I'd put money that your last line is correct!
 
   / Did you know Roundup Ready sweet corn is now available? #115  
Informative interview on Yahoo today in which Michael Pollen describes the playing field and the ties between the increase in obesity and Type 2 diabeties, Health care costs, HFCS, GM products, Monsanto, Ag subsidies, food manufacturers, corporate profits, Ag gag laws, consumer awareness, food transparency, and truth in labeling Michael Pollan: Genetically Modified Foods Offer Consumers nothing


This all reminds me of them Bob Dylan song lyrics...

THE TIMES THEY ARE A CHANGIN
 
   / Did you know Roundup Ready sweet corn is now available? #116  
I did a little experiment with the impetus from this thread. As an alternative to grain flour, I made 2.5 loaves of a banana bread made with almond,tapioca and pecan flour. There is vanilla and honey in it as well as fig chunks and olive oil. Anybody care to guess what this cost me for the 2.5 loaves? The cost was so prohibitive as to make this a one off trial. Too bad because not only was it made with organic stuff, it was so freakin delicious I could have eaten all of it in one sitting instead of the three it took me.
 
   / Did you know Roundup Ready sweet corn is now available? #117  
Wow thats pretty exotic :)

Just a guess probably $10-$12.00 a loaf after buying all those ingredients.
Maybe even more :D

There is nearby dairy farm store to me I like to shop at which produces its own meats and cheeses, market butter and other local sourced products plus run a bakery and grind their own flour. They produce a Oatmeal Sunflower bread that I find just awesome and most of the breads sell for around $5-$6.00 a loaf.

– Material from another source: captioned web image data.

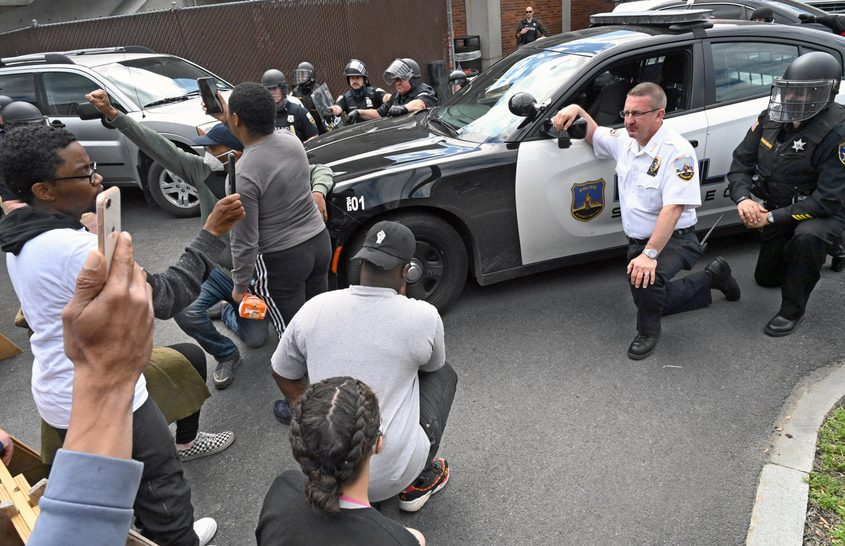 Schenectady Police Chief Eric Clifford kneels down Sunday in solidarity with protesters angered by the death of George Floyd.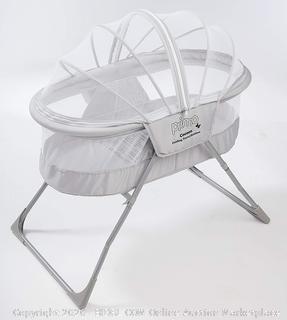 Primo cocoon folding travel bassinet (online $64)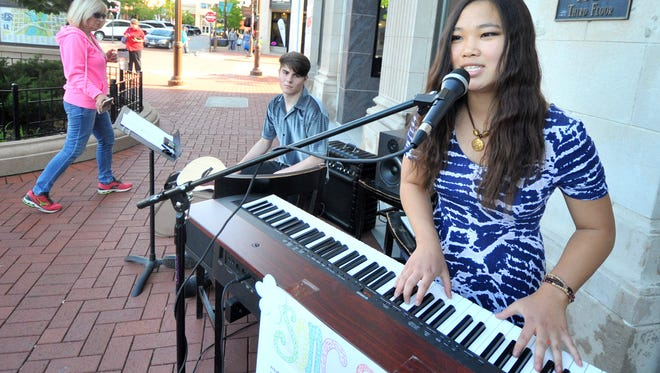 Katherine Plier, right, and Corbin Bullard, play some tunes during Thursday's inaugural kickoff of First Thursdays in downtown Wausau.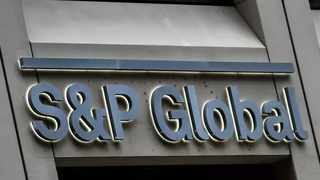 FILE PHOTO: The S&P Global logo is displayed on its offices in the financial district in New York City
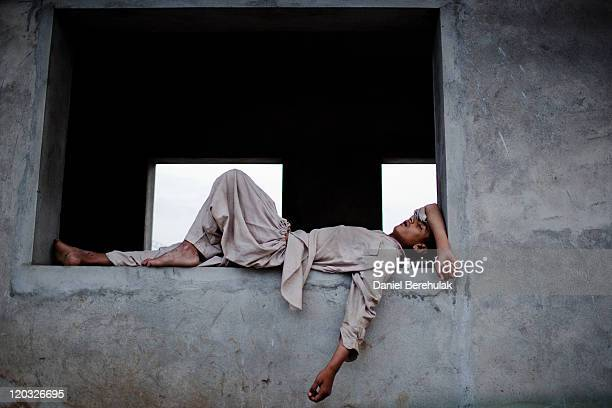 A boy sleeps on a wall at a bus station during 'Iftar' when Muslims break their fast on the third day of the holy month of Ramadan on August 4 2011...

I've also switched to an organic whole wheat flour for my few simple baking and cooking needs. And I use olive oil too. Last fall I got to market local honey for my neighbor, people just love that.

Keeping with this GMO/RR stuff I see MON 71800 is Monsanto's foray into transgenic wheat production. According to Wiki its been taken off of the market in the USA for lack of acceptance both with farmers and consumers alike.
 
   / Did you know Roundup Ready sweet corn is now available? #118  
Wow thats pretty exotic :)

Just a guess probably $10-$12.00 a loaf after buying all those ingredients.
Maybe even more :D

There is nearby dairy farm store to me I like to shop at which produces its own meats and cheeses, market butter and other local sourced products plus run a bakery and grind their own flour. They produce a Oatmeal Sunflower bread that I find just awesome and most of the breads sell for around $5-$6.00 a loaf.

I've also switched to an organic whole wheat flour for my few simple baking and cooking needs. And I use olive oil too. Last fall I got to market local honey for my neighbor, people just love that.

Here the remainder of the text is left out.